Seperti yang uda kita tau, etnografi itu adalah salah satu metode untuk mengumpulkan data-data yang terkait dengan kebudayaan seseorang, kelompok, dsb. Etnografi merupakan metode yang kerap digunakan oleh para antropolog. Tapi, kita sebagai orang komunikasi juga bisa kok meneliti dengan menggunakan metode etnografi. Buktinya, ada metode etnografi audiens. Seperti apa metodenya? Silakan baca buku-buku etnografi ya sebab tulisan ini tidak akan menjelaskan panjang lebar apa dan bagaimana melakukan penelitian etnografi. Tapi yang jelas, hasil akhir dari penelitian dengan menggunakan metode ini akan memberikan sebuah thick description mengenai budaya dari sebuah individu, komunitas,indigenous people, kelompok, dan sebagainya.

 

Prof. Tom Boellstorff memulai penelitian etnografi dalam dunia virtual ‘melalui’ game Second Life. Second life adalah game RPG-single player yang hampir mirip dengan The Sims. Kita dapat menjadi siapa pun yang kita mau dalam game ini. Kita bisa mengubah identitas nyata kita menjadi superman, ratu kodok, ras kulit hitam, atau mengubah jenis kelamin. Kita bisa memulai hidup baru kita melalui game ini. Asik bukan? Tunggu, ada yang lebih asik! Kalau kita memiliki uang banyak dalam game ini, uang ‘virtual’ yang kita dapatkan bisa ditukarkan dengan real dollar! Itu lah salah dua faktor yang membuat orang semakin banyak memainkan permainan ini.

Second Life bisa kusebut sebagai dunia yang menawarkan kesempatan kedua bagi siapa saja yang ingin memperbaiki hidupnya atau bahkan, ingin merusak hidup. Second Life ada karena jaringan nirkabel tercanggih masa kini: internet. Second Life berada dalam dunia yang tidak asing lagi, yaitu dunia virtual. Second Life ada dalam dimensi lain. Dimensi yang memiliki waktu dan wilayah tak terbatas, dunia yang tak akan pernah mati walau kita tertidur (kecuali jarangan Internet dunia rusak dan hancur into pieces).

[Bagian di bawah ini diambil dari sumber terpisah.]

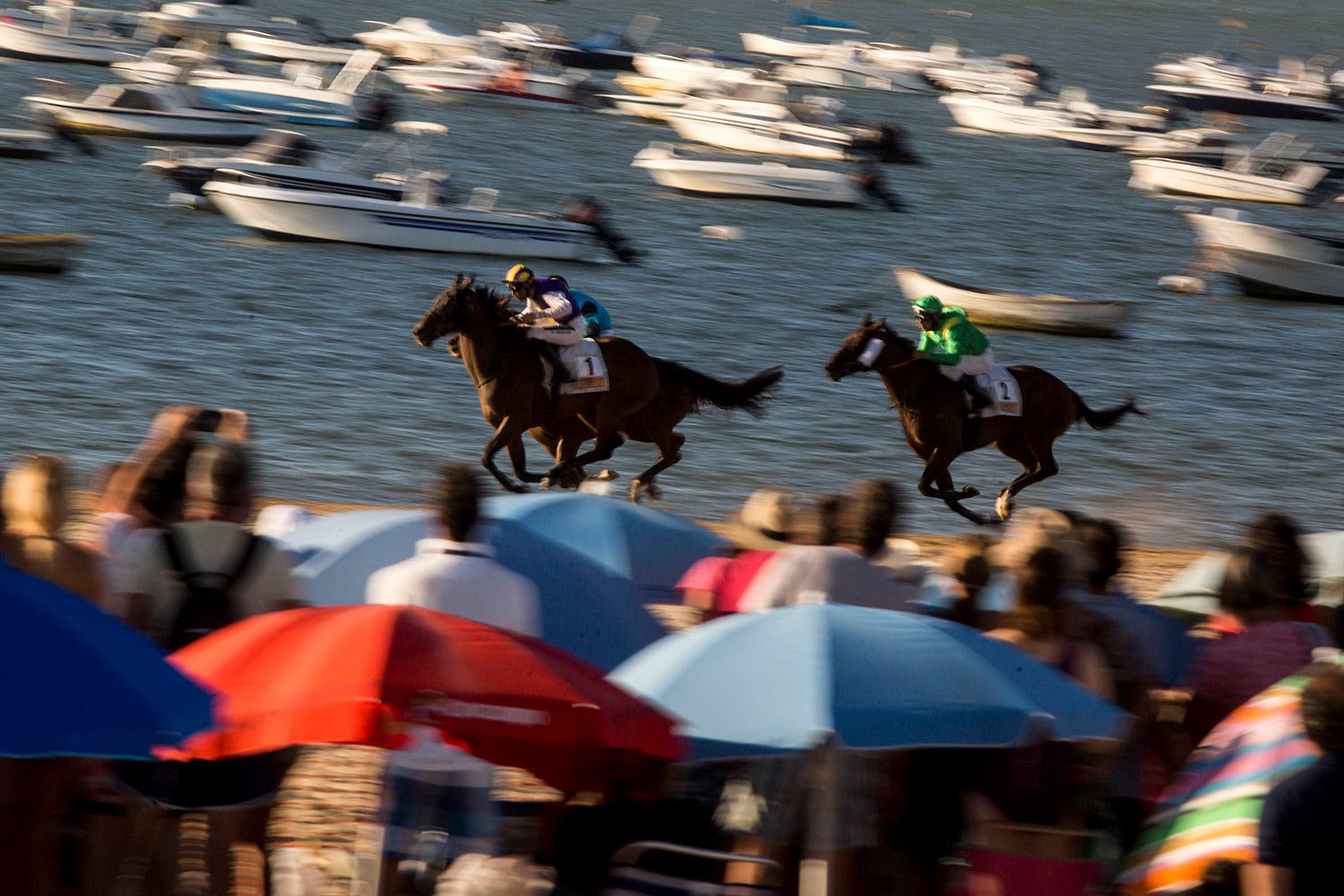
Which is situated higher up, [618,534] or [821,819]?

Tom Boellstorff menjelaskan bahwa orang yang bermain second life, dapat benar-benar berubah menjadi orang yang ia inginkan atau tidak. Berdasarkan hasil wawancara dan FGD dengan beberapa pemain, Tom menemukan beberapa alasan yang bisa dikatakan tidak biasa. Contohnya, ada seseorang janda yang memainkan second life hanya untuk menjadi sosok suaminya yang telah meninggal. Dalam game itu, dia bertingkah laku layaknya suaminya. Ada pula yang memainkan second life untuk mendapat jodoh dan yah, pemainsecond life tersebut akhirnya menikah di dunia virtual dan nyata. Ada juga yang ingin menyalurkan hasrat identitasnya melalui second life –seorang pria yang menginginkan dirinya menjadi seorang perempuan. Dia ‘berlatih’, dia menjadikan identitasnya 180o berbeda saat ia memasuki dunia virtual, second life.

Tom dapat mengambil salah satu benang merah dari apa yang ia temukan: mayoritas pemain second life, yang menjadi informan, memandang game ini sebagai dunia virtual yang benar-benar dapat mengalihkan segala frustasi yang ia dapatkan di dunia. Pemainsecond life cenderung menggunakan game ini sebagai pelarian. Apakah itu sesuatu yang buruk? *Kuharap teman-teman tidak menganggap hal itu sebagai sebuah absurditas atau kebodohan atau kemalasan. Justru itu lah yang harus kita observasi. If people find that life in ‘the other’ world is interesting and convenient, why should they live in the “real” one? Logically, there must be something wrong with the world we live in physically. Then, that’s what I call reality, dear!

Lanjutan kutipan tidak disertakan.